- **What is required**
Could you restate word for word only the lines below from the one holding "Around Town Tote by Poppyprint" to the one holding "Moto GP - San", inclusive, and leave out the pictures?

:: Records for the exercise ::

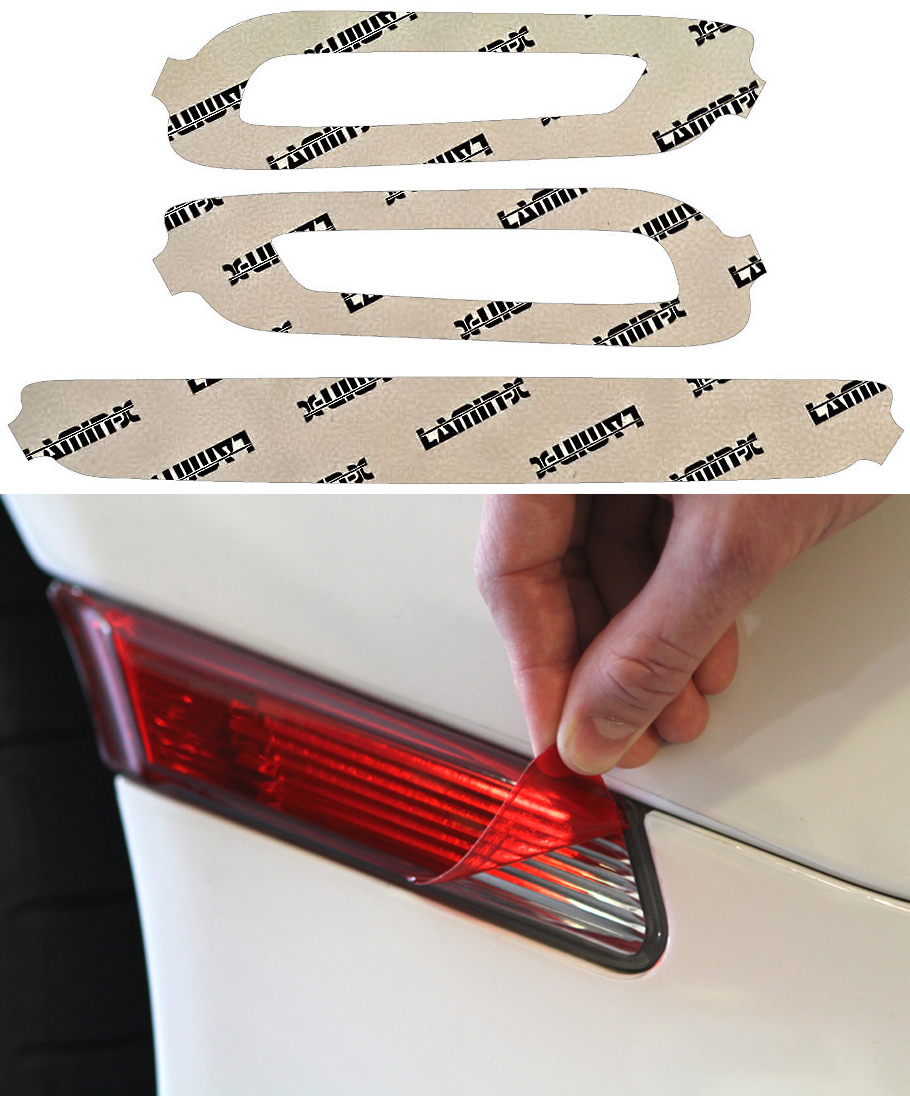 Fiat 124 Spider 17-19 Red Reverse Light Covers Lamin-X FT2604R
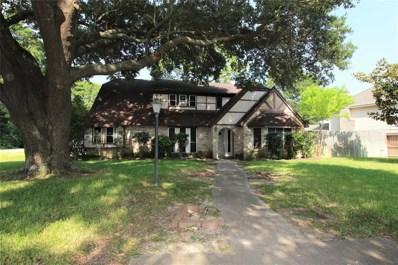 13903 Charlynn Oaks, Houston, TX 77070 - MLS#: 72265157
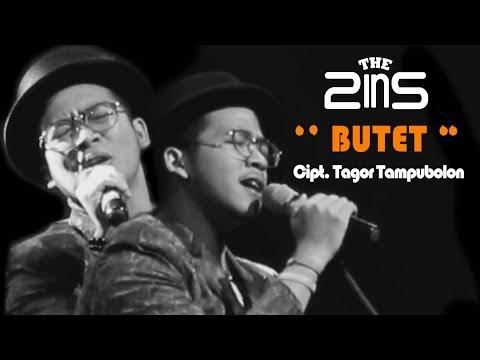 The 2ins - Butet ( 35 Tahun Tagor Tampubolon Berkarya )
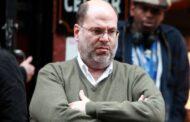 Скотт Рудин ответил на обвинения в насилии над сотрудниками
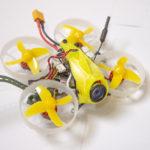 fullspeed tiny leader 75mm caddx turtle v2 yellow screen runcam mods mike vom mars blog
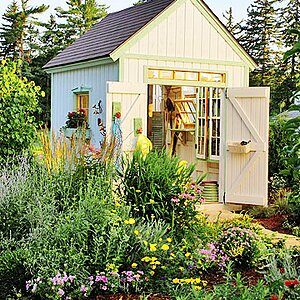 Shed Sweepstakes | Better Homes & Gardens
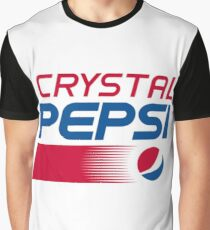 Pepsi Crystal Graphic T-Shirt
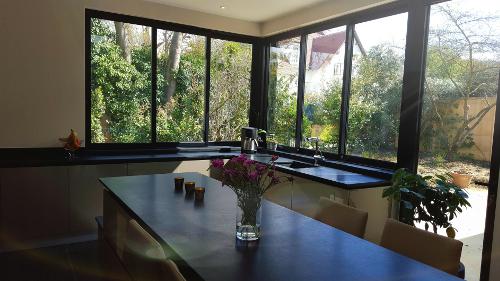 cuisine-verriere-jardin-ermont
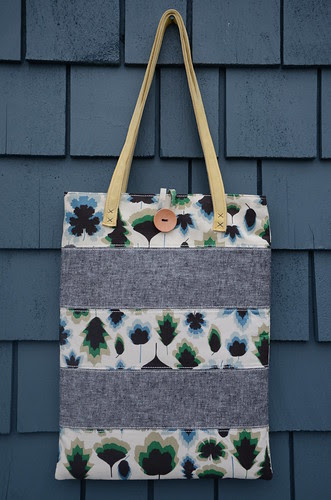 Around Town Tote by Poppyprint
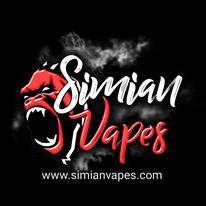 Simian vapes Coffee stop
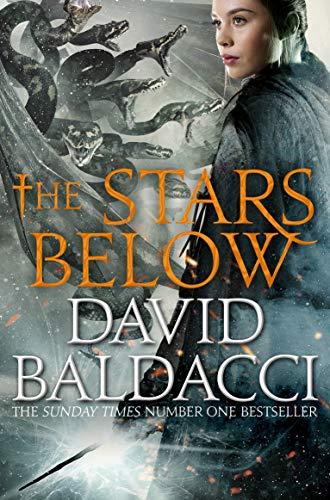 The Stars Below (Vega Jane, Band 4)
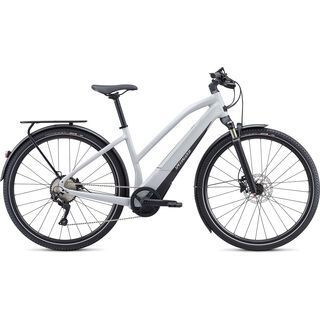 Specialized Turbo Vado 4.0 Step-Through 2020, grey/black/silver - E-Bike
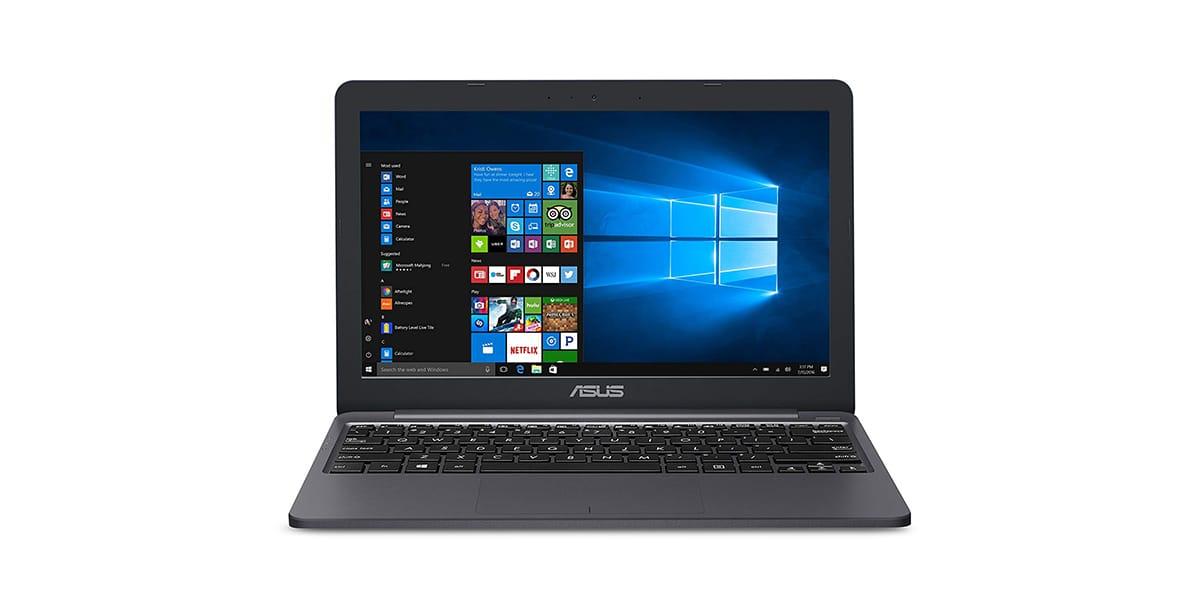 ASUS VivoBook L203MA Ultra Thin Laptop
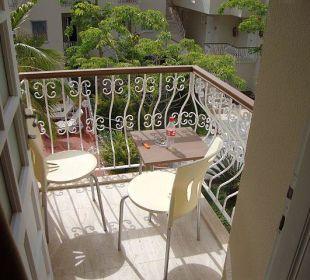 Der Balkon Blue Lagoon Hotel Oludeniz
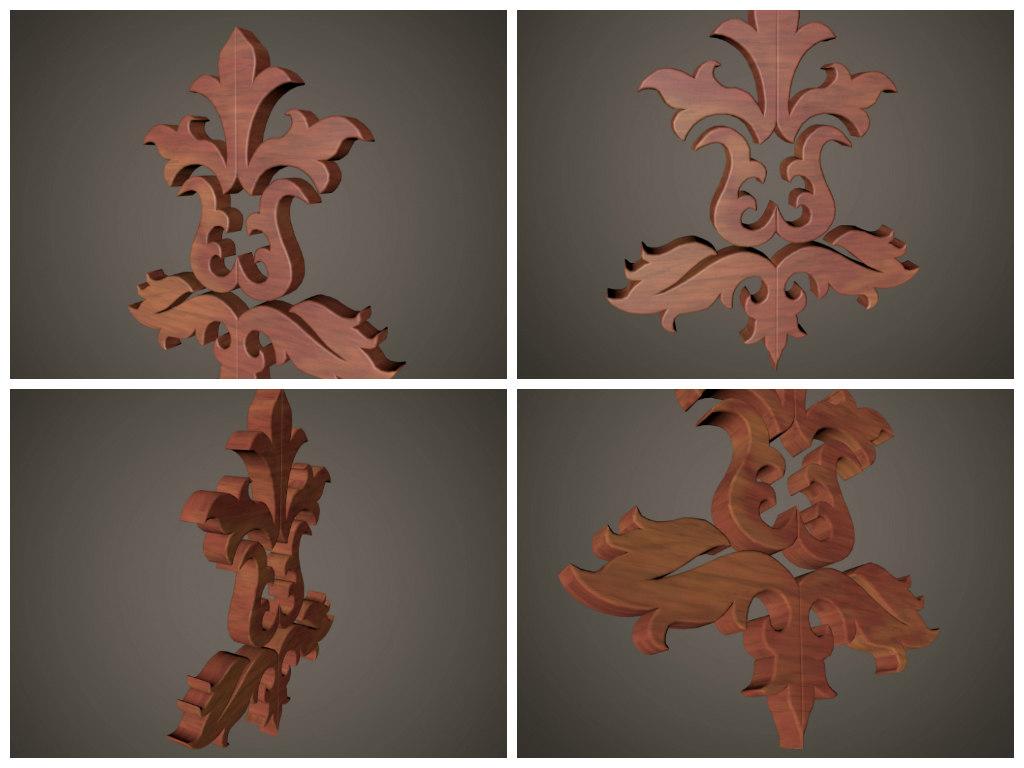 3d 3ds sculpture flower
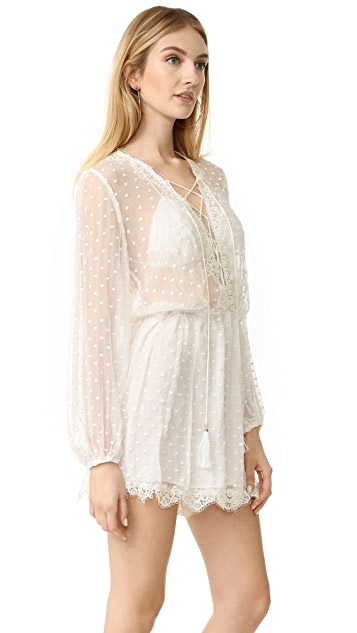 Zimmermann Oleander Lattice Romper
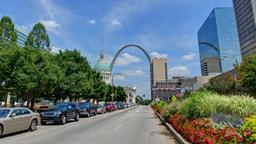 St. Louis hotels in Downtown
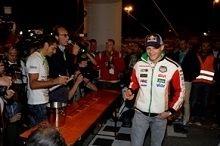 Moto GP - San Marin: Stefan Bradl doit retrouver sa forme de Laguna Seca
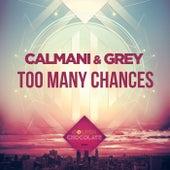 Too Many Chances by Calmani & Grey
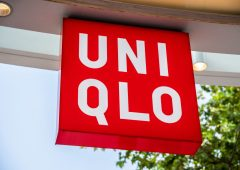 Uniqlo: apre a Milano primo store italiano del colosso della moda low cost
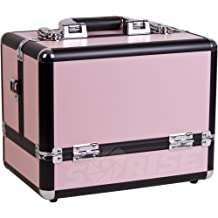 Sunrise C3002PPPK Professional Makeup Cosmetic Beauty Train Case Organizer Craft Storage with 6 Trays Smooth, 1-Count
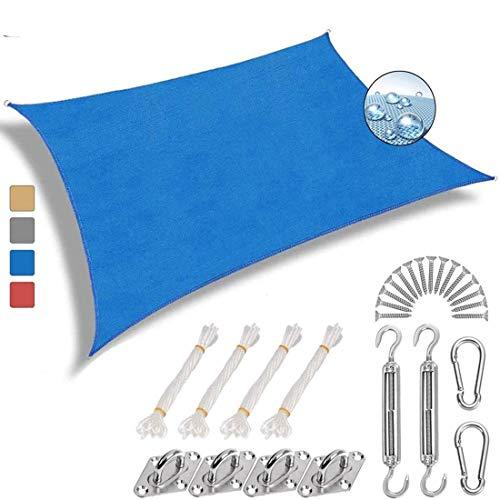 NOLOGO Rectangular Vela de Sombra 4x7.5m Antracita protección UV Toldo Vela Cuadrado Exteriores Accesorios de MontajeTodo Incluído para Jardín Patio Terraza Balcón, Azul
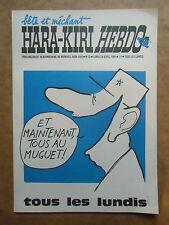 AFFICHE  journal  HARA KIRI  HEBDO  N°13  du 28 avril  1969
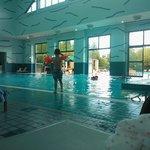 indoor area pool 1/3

:::

- **Problem solution**
 Around Town Tote by Poppyprint
 Simian vapes Coffee stop
 The Stars Below (Vega Jane, Band 4)
 Specialized Turbo Vado 4.0 Step-Through 2020, grey/black/silver - E-Bike
 ASUS VivoBook L203MA Ultra Thin Laptop
 Der Balkon Blue Lagoon Hotel Oludeniz
 3d 3ds sculpture flower
 Zimmermann Oleander Lattice Romper
 St. Louis hotels in Downtown
 Moto GP - San Marin: Stefan Bradl doit retrouver sa forme de Laguna Seca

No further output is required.